If you live in Akron, the chances are that you will have to pay your water bill by either the water supply company or the city itself. If you are serviced by one of the older plants, you may be paying as much as ten times more than someone serviced by a modern plant. There are many reasons that this occurs, most of which have to do with the nature of the water being put out. Most wastewater is sent to water treatment plants through wastewater treatment facilities, which are large storage tanks where different kinds of solids can be stored without any harmful interactions with the environment.

Wastewater from rural areas tends to contain many natural chemicals and minerals that can interact with the natural solids in the water and make them much less harmless for human consumption. But even if you live in an area where treatment is used, you should understand that you could be putting yourself at risk for a variety of different diseases without treatment. The disorders resulting from untreated tap water include bladder and kidney infections, heart attacks, and cancer.

Akron Water

Akron water treatment is carried out by the City of Akron, a part of the greater Akron area. The City of Akron is situated on Lake Akron’s slopes and is in the northeast corner of Ohio, between the shores of Lake Erie and Lake Michigan. Like many other cities in Ohio and elsewhere, the City of Akron has long been at risk for carrying an unacceptable contaminant level. Recently, Akron’s residents have made efforts to clean up their water supply and improve that water quality.

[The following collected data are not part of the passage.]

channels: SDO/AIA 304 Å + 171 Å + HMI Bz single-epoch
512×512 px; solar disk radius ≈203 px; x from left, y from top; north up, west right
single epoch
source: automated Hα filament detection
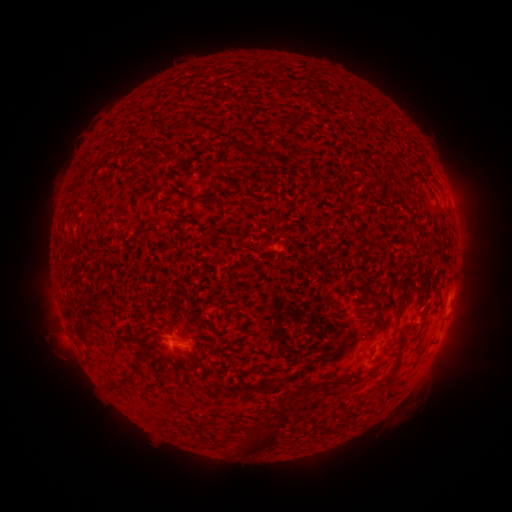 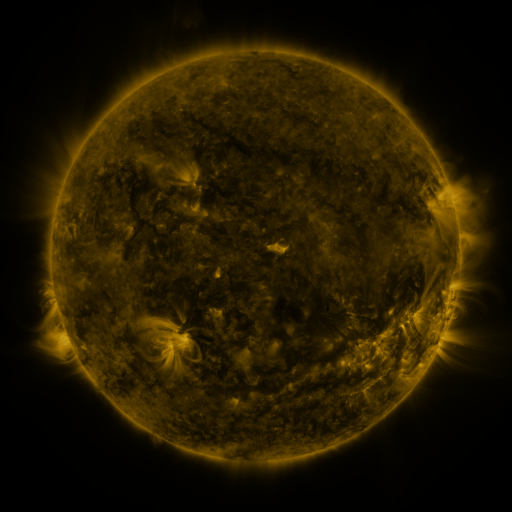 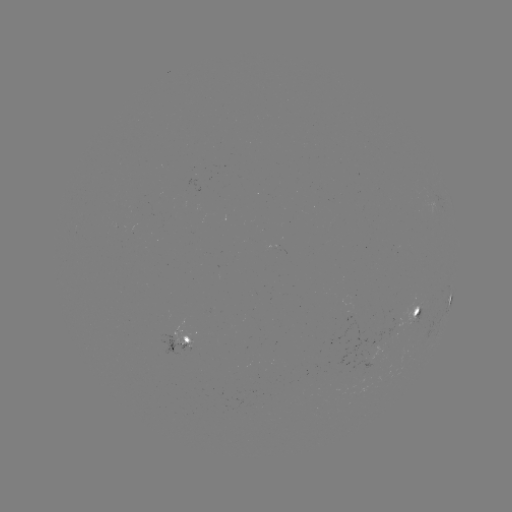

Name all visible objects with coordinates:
filament: [182, 122, 194, 132]
filament: [239, 142, 252, 151]
filament: [254, 151, 267, 159]
filament: [187, 195, 197, 204]
filament: [393, 301, 405, 319]
filament: [226, 310, 236, 318]
filament: [379, 342, 389, 358]
filament: [288, 356, 297, 365]
filament: [121, 372, 135, 381]
filament: [106, 375, 122, 389]
filament: [248, 426, 275, 452]
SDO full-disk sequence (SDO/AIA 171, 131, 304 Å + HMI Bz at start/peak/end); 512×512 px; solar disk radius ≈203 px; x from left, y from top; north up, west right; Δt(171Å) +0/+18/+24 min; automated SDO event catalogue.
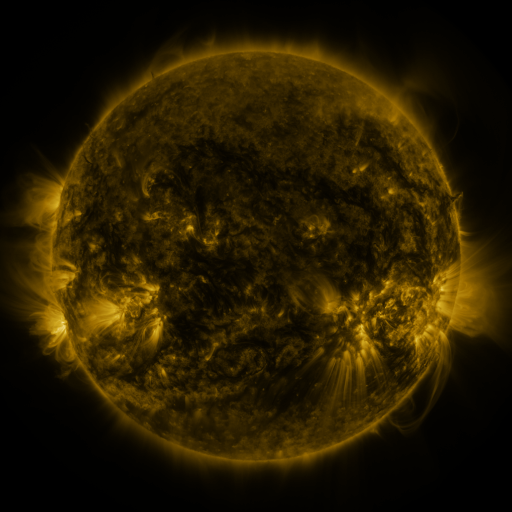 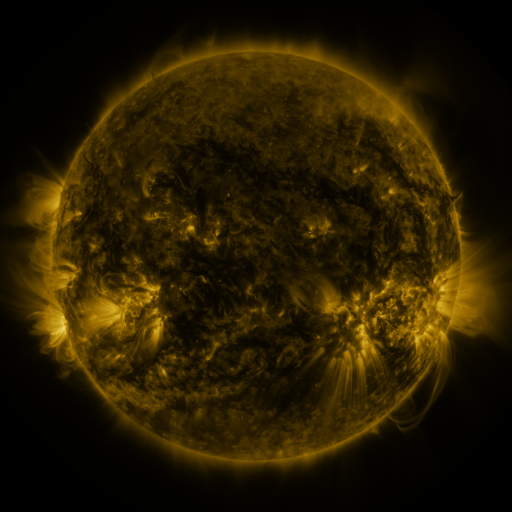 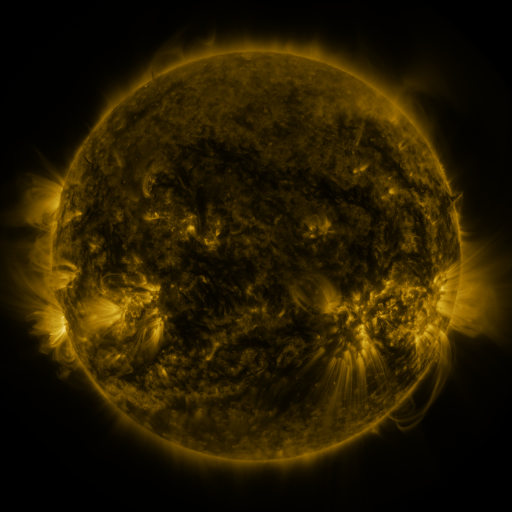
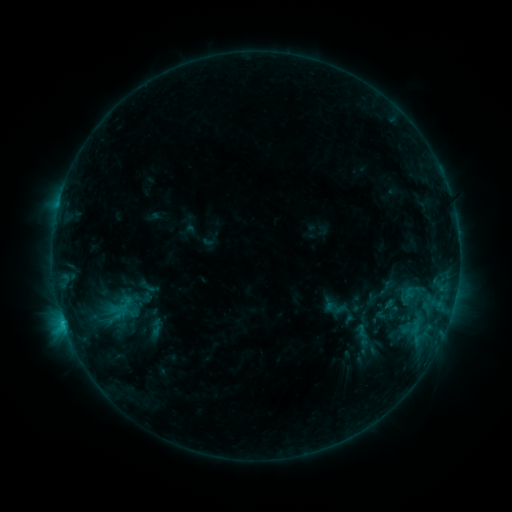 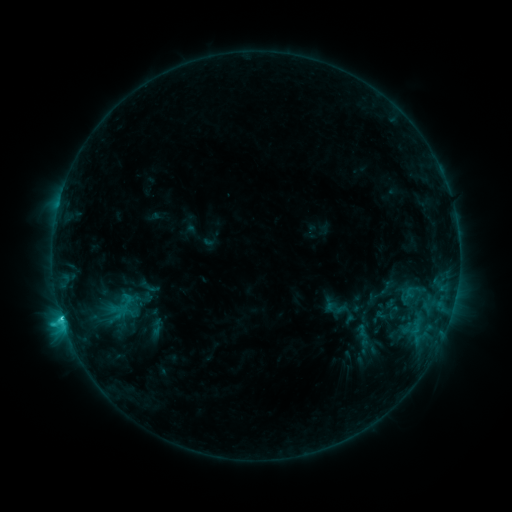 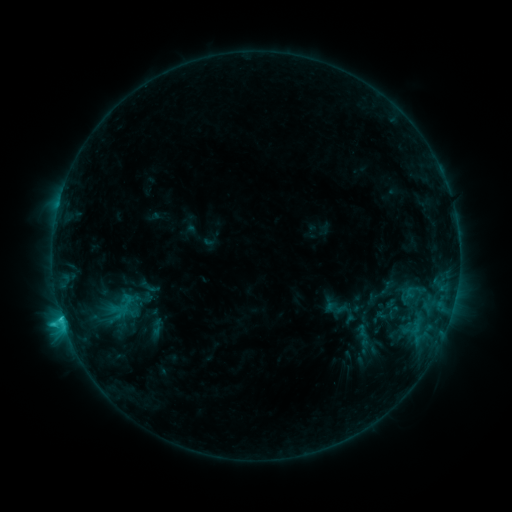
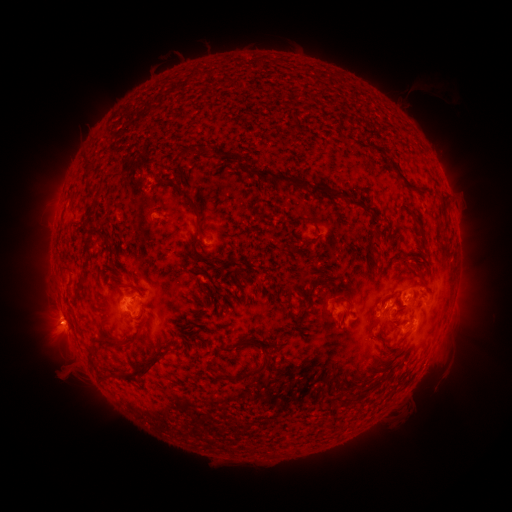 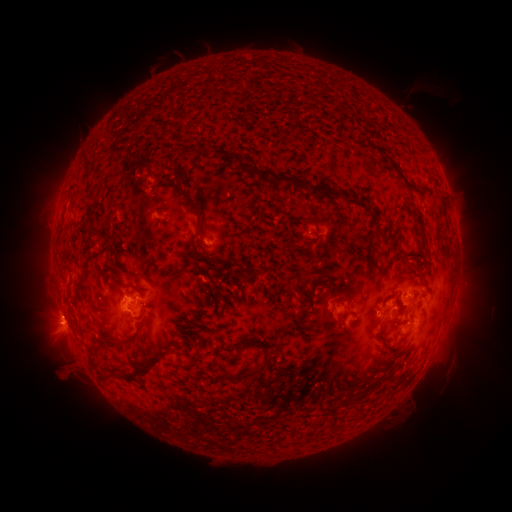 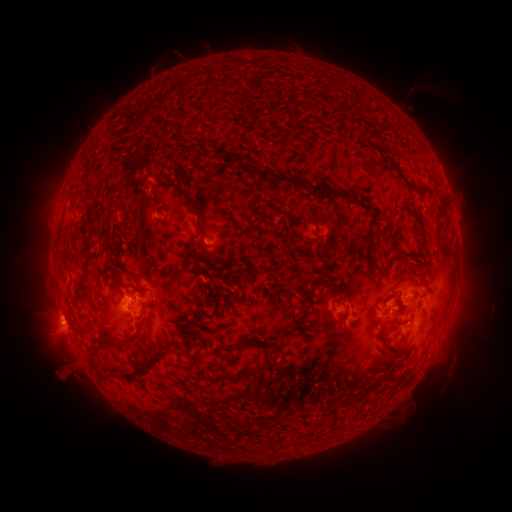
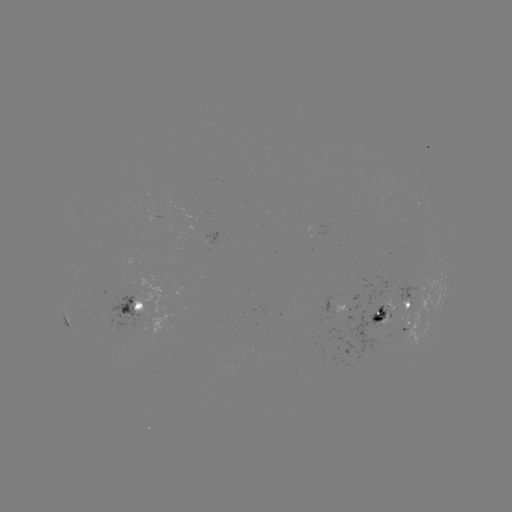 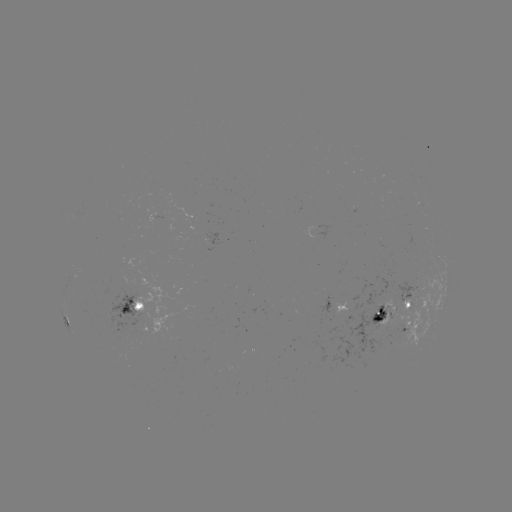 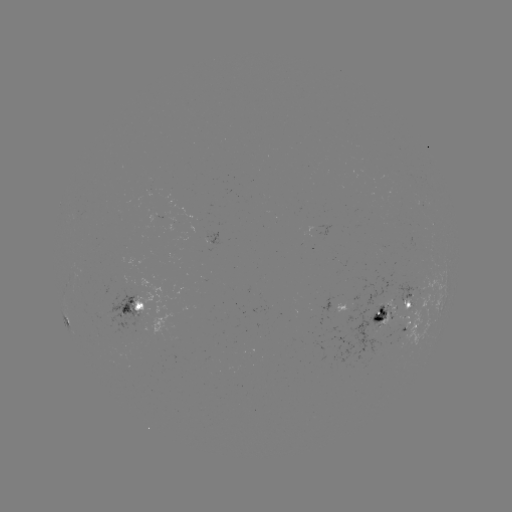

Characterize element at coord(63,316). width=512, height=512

The residents of Akron have been instrumental in making improvements. For instance, in 2021, the city began construction on billed as the most extensive treatment plant in Ohio. This plant’s construction is expected to eliminate or significantly reduce untreated waste and chemicals in the city’s water supply. The City of Akron is also taking steps to improve its sewage treatment plants so that by the year 2021, its wastewater will be completely clean. Also, efforts are being made to clean up the water coming into the city from Lake Akron. Sewage treatment plants are not designed to handle large amounts of waste, and in these cases, extra steps must be taken to make sure that the water in Akron is safe for human consumption.

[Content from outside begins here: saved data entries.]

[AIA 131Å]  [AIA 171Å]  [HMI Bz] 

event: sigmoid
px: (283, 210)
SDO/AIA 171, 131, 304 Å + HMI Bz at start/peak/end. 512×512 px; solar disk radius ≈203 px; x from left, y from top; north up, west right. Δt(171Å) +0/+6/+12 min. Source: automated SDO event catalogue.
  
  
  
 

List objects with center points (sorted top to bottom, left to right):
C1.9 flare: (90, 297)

By working closely with experts from the Ohio Environmental Protection Agency, Akron’s citizens are taking the proper steps to ensure that they are protecting all residents’ health. For example, the City of Akron has contracted with New River Gorge Treatment Services to handle all the new and ongoing sewer treatment requirements in Akron. In the past, residents have had to file legal suits if their water had been polluted. Those suits often involved cases involving drugs in the water or traces of herbicides and pesticides. With the help of professionals at the forefront of water treatment and in charge of maintaining the necessary infrastructure, Akron’s citizens can breathe a little easier knowing that their water is clean and pure.

Akron Water Treatment

The Akron water treatment plant was built back in the 1950s when it was first constructed to treat the city’s water supply. Over the years, it has continued to receive high-quality water and is quite effective in doing so. Recently, residents in some areas of the city complained about several dangerous levels of bacteria and other contaminants in their water supplies. While the treatment plant was responsible for eliminating these problems, the law was also required to test samples of the water coming into the city to ensure that they were safe for consumption. By doing so, the testing proved that bacteria levels were too low to be of concern, thus making it safe to drink.

Another exciting thing about the Akron water treatment plant is that it serves an essential role in rural Ohio. You may not have known it, but this area of the state is one of the country’s most fertile grounds for apple production. If you are interested in growing your apple trees, you will be happy to know that several locations in the county offer you free tree seed and soil. As a result, you can quickly get started with your apple tree project without having to spend any money upfront. Not only is this a great way to get started, but it is also an excellent way to help support a local economy in an area that relies on tourism.